Awarded the Turnaround Management Association’s “European Turnaround of the Year 2013”, Giles has 12 years of international CEO experience and holds an MBA from London Business School.
What are the key challenges organisation’s face when managing business transformation?
Having a leader who is prepared to take the responsibility of implementing transformation.
Making transformation a priority and actually figuring out what to do in the first place (requires creative commercial thinking - scarce resource).
Capacity to deliver transformation whilst simultaneously running the business as usual (BAU). You need extra people in general management to have the time/focus. Interims are good for this.

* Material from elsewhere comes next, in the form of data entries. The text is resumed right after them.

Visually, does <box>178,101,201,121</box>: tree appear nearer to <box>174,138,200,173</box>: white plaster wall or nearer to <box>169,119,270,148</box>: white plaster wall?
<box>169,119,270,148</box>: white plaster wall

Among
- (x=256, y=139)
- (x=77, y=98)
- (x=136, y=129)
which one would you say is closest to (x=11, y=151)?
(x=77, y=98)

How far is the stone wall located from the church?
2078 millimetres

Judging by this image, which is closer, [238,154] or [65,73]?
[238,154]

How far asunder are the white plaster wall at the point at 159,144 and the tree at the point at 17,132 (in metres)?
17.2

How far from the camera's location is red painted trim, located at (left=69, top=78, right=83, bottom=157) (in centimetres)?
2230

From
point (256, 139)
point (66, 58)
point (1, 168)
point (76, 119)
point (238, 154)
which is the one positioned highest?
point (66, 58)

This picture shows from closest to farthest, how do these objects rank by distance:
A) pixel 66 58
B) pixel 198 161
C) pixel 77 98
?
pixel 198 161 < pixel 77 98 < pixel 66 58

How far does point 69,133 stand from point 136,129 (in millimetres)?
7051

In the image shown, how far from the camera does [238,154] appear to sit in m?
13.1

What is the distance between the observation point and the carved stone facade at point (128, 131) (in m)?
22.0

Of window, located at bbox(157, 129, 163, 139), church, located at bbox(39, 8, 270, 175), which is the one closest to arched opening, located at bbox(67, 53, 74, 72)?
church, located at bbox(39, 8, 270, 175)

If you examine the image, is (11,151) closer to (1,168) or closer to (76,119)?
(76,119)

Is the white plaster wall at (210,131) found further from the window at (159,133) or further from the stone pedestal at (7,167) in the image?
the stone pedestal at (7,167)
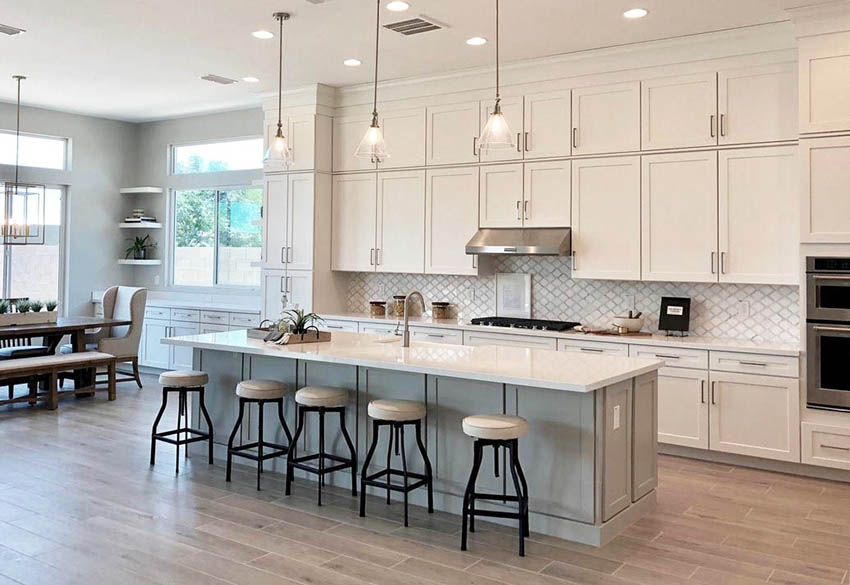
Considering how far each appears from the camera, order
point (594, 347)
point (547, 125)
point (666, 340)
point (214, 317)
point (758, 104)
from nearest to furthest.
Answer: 1. point (758, 104)
2. point (666, 340)
3. point (594, 347)
4. point (547, 125)
5. point (214, 317)

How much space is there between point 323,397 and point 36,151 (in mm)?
6670

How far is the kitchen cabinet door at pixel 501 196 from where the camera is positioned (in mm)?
6543

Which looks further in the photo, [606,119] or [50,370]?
[50,370]

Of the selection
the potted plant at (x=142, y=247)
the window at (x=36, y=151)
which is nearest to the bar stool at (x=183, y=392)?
the potted plant at (x=142, y=247)

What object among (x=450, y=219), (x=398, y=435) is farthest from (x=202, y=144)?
(x=398, y=435)

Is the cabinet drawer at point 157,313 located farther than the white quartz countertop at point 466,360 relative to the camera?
Yes

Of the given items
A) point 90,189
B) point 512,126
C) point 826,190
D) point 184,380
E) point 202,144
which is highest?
point 202,144

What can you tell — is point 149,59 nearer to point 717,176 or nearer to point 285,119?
point 285,119

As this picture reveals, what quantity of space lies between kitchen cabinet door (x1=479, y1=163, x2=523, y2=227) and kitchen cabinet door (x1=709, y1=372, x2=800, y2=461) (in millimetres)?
2223

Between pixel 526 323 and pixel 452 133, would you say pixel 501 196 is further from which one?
pixel 526 323

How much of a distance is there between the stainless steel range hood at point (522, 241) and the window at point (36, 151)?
227 inches

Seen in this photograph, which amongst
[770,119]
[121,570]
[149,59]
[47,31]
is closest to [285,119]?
[149,59]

Architects/Builders/Operators: Running a business on a day to day basis is what most managers are good at. Designing transformation is not a common skill amongst most management. Interims are good for this too.
Tension between tactical needs and strategic needs. Transformation often involves taking steps in a direction that counter-intuitive to the tactical need.
Expectations about pace: “Change” is normally slow and organic. Transformation involves getting 5 years of “change” done in 6 months, often leapfrogging a lot of the organic stuff. You need someone who has this pace expectation leading the transformation process.
In your experience, how are organisations approaching managing Business Transformation? What works/what fails?
Most common approach is not to do it. Who has the time? Who has the responsibility? Why take the risk? etc
What is your experience of the level of internal capability organisations usually have in managing business transformation?
Generally very low as most internal staff are hired for the purpose of running the business as usual, not transforming it. Transformation skills are not commonly on the hiring agenda. Furthermore, transformation oriented people are generally not the right personality type for long-term management of a business. Again, architects/builders/operators.
In your experience, how easy is it for a business leader to know if their organisation has a capability gap?
Very easy. The real issue is whether they will actually ask the question.
In your experience, how easy is it for a business leader to find out what the capability required is?
Again easy. But transformation is about much more than capabilities. It’s about changing the whole shape, focus, behavioural norms, cultural expectations, proposition of a business from A to G in one step, skipping out B,C,D,E,F.
How would you suggest approaching developing an internal capability in managing business transformation?
Only relevant in large-scale groups. Have a group-level team that specialise in this. Alternatively bring in transformation skills when it is recognised to be needed. Transformation cannot be the “steady state” of a business. It is exhausting, costly and has to have a destination. It is not the journey.
What advice do you have for business leaders managing Business Transformation?
Get help.
What are the three top tips you would give other business leaders around building an internal capability in managing business transformation?
Choose highly creative thinkers with multi-industry and multifunctional experience, good leadership and analytical skills, experience of difficult/crisis situations and experience of delivering transformation. These people are VERY few are far between. They will not be good long-term general managers but will bring the spark of creative commercial thinking that will be required to initiate and drive a transformation. Most important part being what to actually transform into!
Awarded the Turnaround Management Association’s “European Turnaround of the Year 2013”, Giles has 12 years of international CEO experience and holds an MBA from London Business School. He has worked in a wide range of industries, including retail fashion, advertising, manufacturing, IT, mobile telecoms, broadband, pay-tv, heavy fleet rental and agriculture. He specialises in running fast paced, hands-on business transformation and has comprehensive experience of leading executive teams to rapidly deliver transformational performance improvements. A British national with extensive experience of working with UK PLC boards, shareholders and financial institutions, he takes a practical approach to solving crisis situations and is known for delivering rapid results. He is currently a Managing Director at Bryan Mansell & Tilley LLP (pan-european turnaround and transaction projects) and an independent interim executive. He also owns an agricultural machinery company, and is a non-exec director for a technology startup.